* _Records provided_:
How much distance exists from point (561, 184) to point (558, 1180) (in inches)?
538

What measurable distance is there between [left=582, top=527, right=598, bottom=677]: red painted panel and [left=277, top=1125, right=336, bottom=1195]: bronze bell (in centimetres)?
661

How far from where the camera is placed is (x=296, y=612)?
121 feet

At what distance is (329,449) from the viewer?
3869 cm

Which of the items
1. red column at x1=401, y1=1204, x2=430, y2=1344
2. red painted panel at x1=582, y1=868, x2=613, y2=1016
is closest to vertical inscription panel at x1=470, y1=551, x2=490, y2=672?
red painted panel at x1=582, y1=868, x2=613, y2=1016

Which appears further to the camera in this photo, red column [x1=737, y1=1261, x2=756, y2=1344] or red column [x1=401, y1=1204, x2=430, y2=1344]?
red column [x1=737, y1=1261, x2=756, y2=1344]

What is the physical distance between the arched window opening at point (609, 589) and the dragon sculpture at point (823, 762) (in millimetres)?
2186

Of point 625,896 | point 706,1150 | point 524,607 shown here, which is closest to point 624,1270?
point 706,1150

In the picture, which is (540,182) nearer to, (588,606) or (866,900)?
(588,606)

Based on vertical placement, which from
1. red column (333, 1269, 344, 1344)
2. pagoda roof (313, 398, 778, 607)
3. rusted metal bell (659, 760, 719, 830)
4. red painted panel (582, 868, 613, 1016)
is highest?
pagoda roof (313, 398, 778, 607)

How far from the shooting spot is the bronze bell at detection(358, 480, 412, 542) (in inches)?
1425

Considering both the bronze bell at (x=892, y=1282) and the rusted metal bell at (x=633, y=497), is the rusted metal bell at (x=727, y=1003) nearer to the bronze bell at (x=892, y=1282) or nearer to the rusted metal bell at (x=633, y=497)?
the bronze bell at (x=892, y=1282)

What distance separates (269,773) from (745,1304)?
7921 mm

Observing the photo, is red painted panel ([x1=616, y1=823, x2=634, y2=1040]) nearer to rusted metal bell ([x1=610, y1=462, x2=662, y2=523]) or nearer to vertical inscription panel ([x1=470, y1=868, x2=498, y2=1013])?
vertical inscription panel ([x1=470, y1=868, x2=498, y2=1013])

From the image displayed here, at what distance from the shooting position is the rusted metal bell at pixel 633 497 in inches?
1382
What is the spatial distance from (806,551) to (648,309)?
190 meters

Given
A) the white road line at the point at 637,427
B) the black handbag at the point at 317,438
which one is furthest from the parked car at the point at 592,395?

* _Do this_:
Render the entries from the line containing "What distance separates" through the end of the entries as a JSON list of strings, one string per line, leaving out blank lines.

* _Full response_:
[
  "What distance separates (269,773) from (745,1304)?",
  "7921 mm",
  "Observing the photo, is red painted panel ([x1=616, y1=823, x2=634, y2=1040]) nearer to rusted metal bell ([x1=610, y1=462, x2=662, y2=523]) or nearer to vertical inscription panel ([x1=470, y1=868, x2=498, y2=1013])?",
  "vertical inscription panel ([x1=470, y1=868, x2=498, y2=1013])",
  "From the image displayed here, at what distance from the shooting position is the rusted metal bell at pixel 633 497 in inches?",
  "1382",
  "What is the spatial distance from (806,551) to (648,309)?",
  "190 meters",
  "Given",
  "A) the white road line at the point at 637,427",
  "B) the black handbag at the point at 317,438",
  "which one is furthest from the parked car at the point at 592,395?"
]